• [THE REQUEST] Count the lines in the entries below that contain the string "plant", matching case exactly. Reply with the number only.

++++ SUPPLIED MATERIAL ++++

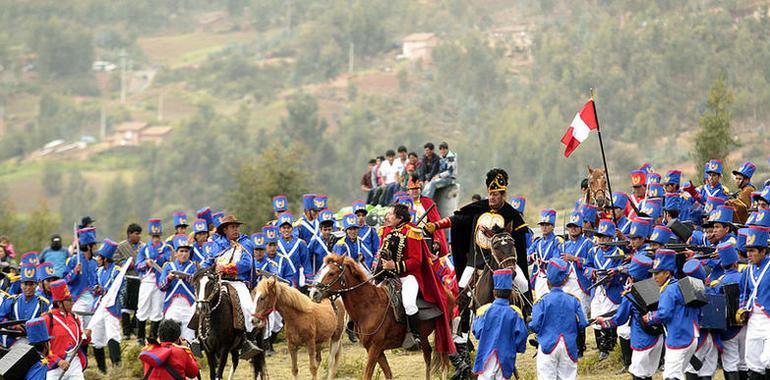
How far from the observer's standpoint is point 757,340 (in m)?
13.4

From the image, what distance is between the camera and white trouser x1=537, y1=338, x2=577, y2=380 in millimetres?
13094

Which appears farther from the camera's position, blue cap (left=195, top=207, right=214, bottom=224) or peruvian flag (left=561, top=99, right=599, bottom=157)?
blue cap (left=195, top=207, right=214, bottom=224)

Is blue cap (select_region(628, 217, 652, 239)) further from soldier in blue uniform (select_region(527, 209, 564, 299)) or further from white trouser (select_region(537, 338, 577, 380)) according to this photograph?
soldier in blue uniform (select_region(527, 209, 564, 299))

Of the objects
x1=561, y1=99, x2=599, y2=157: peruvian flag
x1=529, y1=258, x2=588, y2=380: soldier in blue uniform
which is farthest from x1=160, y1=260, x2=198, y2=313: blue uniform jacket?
x1=529, y1=258, x2=588, y2=380: soldier in blue uniform

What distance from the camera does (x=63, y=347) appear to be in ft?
45.9

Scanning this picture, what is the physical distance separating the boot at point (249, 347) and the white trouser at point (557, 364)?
5.19 meters

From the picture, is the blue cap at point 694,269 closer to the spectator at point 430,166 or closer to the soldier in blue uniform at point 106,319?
the soldier in blue uniform at point 106,319

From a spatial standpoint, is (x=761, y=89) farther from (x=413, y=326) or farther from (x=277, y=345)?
(x=413, y=326)

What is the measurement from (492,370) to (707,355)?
2.53 meters

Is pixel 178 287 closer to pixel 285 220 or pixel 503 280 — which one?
pixel 285 220

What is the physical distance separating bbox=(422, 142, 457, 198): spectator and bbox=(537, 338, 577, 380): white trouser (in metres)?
14.6

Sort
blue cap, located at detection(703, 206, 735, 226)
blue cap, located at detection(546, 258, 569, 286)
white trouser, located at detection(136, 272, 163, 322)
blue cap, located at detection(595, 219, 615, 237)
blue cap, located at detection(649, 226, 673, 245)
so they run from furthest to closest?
white trouser, located at detection(136, 272, 163, 322), blue cap, located at detection(595, 219, 615, 237), blue cap, located at detection(703, 206, 735, 226), blue cap, located at detection(649, 226, 673, 245), blue cap, located at detection(546, 258, 569, 286)

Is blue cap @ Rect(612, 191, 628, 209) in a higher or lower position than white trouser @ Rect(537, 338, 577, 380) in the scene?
higher

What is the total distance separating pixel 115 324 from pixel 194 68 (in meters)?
135
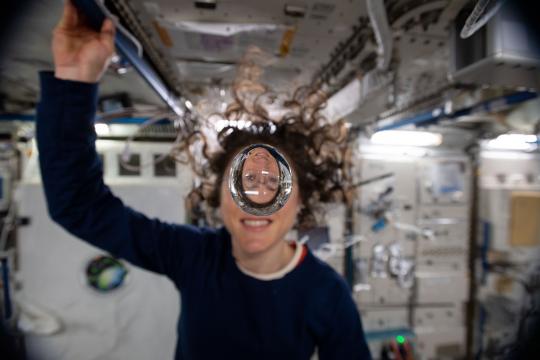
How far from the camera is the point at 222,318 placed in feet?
2.48

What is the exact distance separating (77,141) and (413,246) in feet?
7.47

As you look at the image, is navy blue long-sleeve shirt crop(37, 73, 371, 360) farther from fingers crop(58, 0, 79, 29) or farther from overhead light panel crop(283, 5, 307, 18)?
overhead light panel crop(283, 5, 307, 18)

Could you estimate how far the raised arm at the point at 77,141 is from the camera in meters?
0.54

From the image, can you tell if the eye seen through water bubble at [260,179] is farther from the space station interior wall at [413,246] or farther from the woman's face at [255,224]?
the space station interior wall at [413,246]

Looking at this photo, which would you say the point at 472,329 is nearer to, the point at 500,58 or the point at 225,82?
the point at 500,58

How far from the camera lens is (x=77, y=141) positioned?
22.8 inches

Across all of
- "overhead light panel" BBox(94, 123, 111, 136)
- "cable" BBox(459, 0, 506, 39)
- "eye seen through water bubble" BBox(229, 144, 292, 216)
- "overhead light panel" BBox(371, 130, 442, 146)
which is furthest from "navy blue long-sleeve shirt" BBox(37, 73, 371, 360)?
"overhead light panel" BBox(371, 130, 442, 146)

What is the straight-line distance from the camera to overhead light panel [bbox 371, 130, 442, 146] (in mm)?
1766

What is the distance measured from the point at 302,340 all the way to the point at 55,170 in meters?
0.88

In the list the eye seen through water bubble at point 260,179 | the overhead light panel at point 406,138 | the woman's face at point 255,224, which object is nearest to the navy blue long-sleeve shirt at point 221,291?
the woman's face at point 255,224

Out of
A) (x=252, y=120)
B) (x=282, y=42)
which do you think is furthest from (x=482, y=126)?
(x=252, y=120)

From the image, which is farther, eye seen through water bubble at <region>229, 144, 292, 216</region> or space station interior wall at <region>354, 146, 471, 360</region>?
space station interior wall at <region>354, 146, 471, 360</region>

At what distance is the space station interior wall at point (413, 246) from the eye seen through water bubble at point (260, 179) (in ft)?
5.00

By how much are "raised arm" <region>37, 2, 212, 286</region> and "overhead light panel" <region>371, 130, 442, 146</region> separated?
1722mm
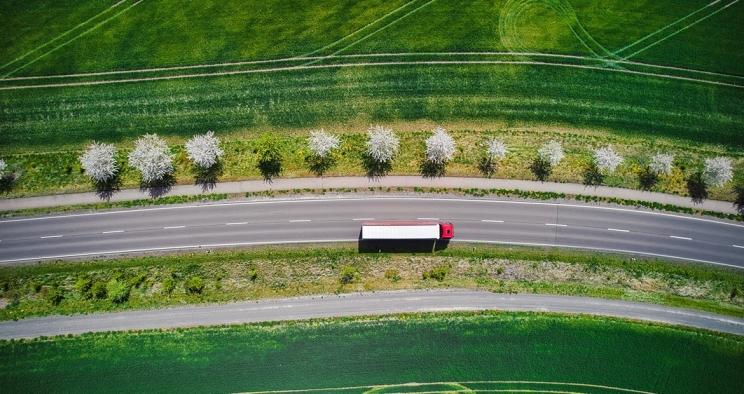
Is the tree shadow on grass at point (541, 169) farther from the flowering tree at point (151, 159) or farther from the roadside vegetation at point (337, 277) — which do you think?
the flowering tree at point (151, 159)

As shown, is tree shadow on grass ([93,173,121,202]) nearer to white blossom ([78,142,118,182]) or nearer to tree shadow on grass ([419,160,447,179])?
white blossom ([78,142,118,182])

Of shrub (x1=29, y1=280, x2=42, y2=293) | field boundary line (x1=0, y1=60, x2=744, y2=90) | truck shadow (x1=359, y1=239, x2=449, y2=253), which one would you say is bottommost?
shrub (x1=29, y1=280, x2=42, y2=293)

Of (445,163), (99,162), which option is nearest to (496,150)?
(445,163)

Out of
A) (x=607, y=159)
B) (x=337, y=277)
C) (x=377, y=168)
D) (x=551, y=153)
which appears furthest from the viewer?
(x=377, y=168)

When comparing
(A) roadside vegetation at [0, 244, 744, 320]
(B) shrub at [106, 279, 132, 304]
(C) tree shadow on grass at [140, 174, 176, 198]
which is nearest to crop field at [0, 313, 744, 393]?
(A) roadside vegetation at [0, 244, 744, 320]

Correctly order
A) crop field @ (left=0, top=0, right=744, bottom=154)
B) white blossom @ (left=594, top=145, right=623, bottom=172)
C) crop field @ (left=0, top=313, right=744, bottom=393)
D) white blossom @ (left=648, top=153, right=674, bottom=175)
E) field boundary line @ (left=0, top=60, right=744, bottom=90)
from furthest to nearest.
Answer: field boundary line @ (left=0, top=60, right=744, bottom=90), crop field @ (left=0, top=0, right=744, bottom=154), white blossom @ (left=648, top=153, right=674, bottom=175), white blossom @ (left=594, top=145, right=623, bottom=172), crop field @ (left=0, top=313, right=744, bottom=393)

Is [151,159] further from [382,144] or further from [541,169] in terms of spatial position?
[541,169]

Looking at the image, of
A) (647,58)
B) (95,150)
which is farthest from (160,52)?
(647,58)
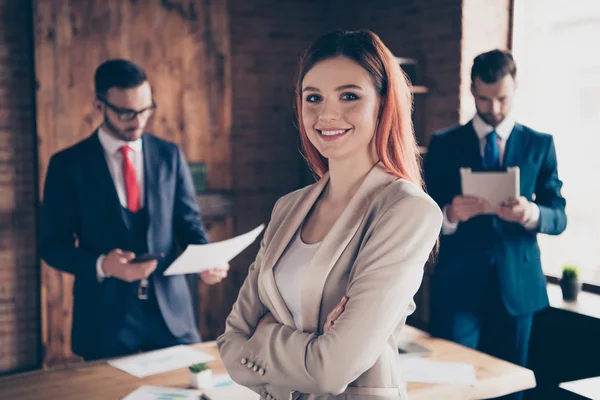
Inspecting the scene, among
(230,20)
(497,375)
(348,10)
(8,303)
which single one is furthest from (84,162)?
(348,10)

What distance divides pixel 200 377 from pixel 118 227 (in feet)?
2.92

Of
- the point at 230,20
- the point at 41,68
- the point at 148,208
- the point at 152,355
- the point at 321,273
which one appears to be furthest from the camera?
the point at 230,20

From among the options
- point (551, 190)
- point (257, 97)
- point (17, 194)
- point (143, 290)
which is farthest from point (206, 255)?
point (257, 97)

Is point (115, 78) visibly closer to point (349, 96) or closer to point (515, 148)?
point (349, 96)

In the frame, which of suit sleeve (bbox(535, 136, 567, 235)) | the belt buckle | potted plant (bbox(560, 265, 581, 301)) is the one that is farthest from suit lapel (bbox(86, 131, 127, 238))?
potted plant (bbox(560, 265, 581, 301))

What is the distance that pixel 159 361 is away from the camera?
2307mm

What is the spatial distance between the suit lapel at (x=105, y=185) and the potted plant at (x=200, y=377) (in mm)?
848

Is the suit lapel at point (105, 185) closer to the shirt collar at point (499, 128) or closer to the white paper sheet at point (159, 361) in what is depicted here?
the white paper sheet at point (159, 361)

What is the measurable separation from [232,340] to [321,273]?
1.09ft

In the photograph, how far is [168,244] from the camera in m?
2.76

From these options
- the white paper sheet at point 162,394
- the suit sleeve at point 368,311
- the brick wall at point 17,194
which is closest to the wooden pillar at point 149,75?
the brick wall at point 17,194

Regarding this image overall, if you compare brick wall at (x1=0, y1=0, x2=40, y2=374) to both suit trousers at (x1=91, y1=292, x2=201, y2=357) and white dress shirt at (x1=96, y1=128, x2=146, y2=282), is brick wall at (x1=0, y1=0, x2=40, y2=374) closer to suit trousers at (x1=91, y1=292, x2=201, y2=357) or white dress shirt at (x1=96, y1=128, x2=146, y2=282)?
white dress shirt at (x1=96, y1=128, x2=146, y2=282)

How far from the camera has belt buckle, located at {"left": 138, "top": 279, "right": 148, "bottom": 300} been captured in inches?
103

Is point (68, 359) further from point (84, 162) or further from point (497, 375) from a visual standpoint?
point (497, 375)
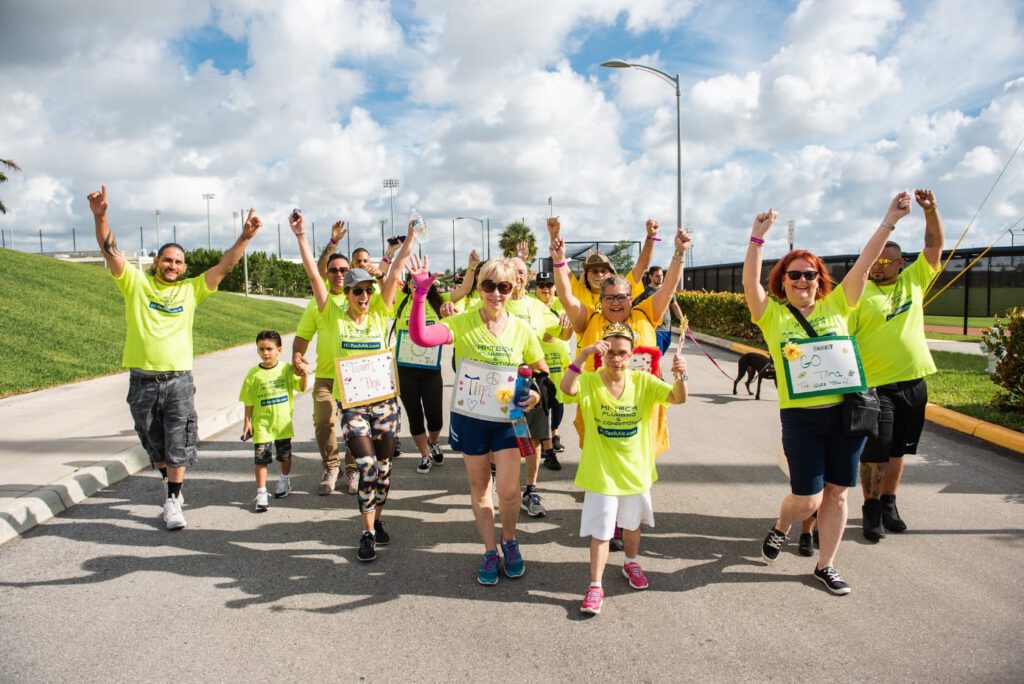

++++

• [OUTPUT FOR THIS EXERCISE] 3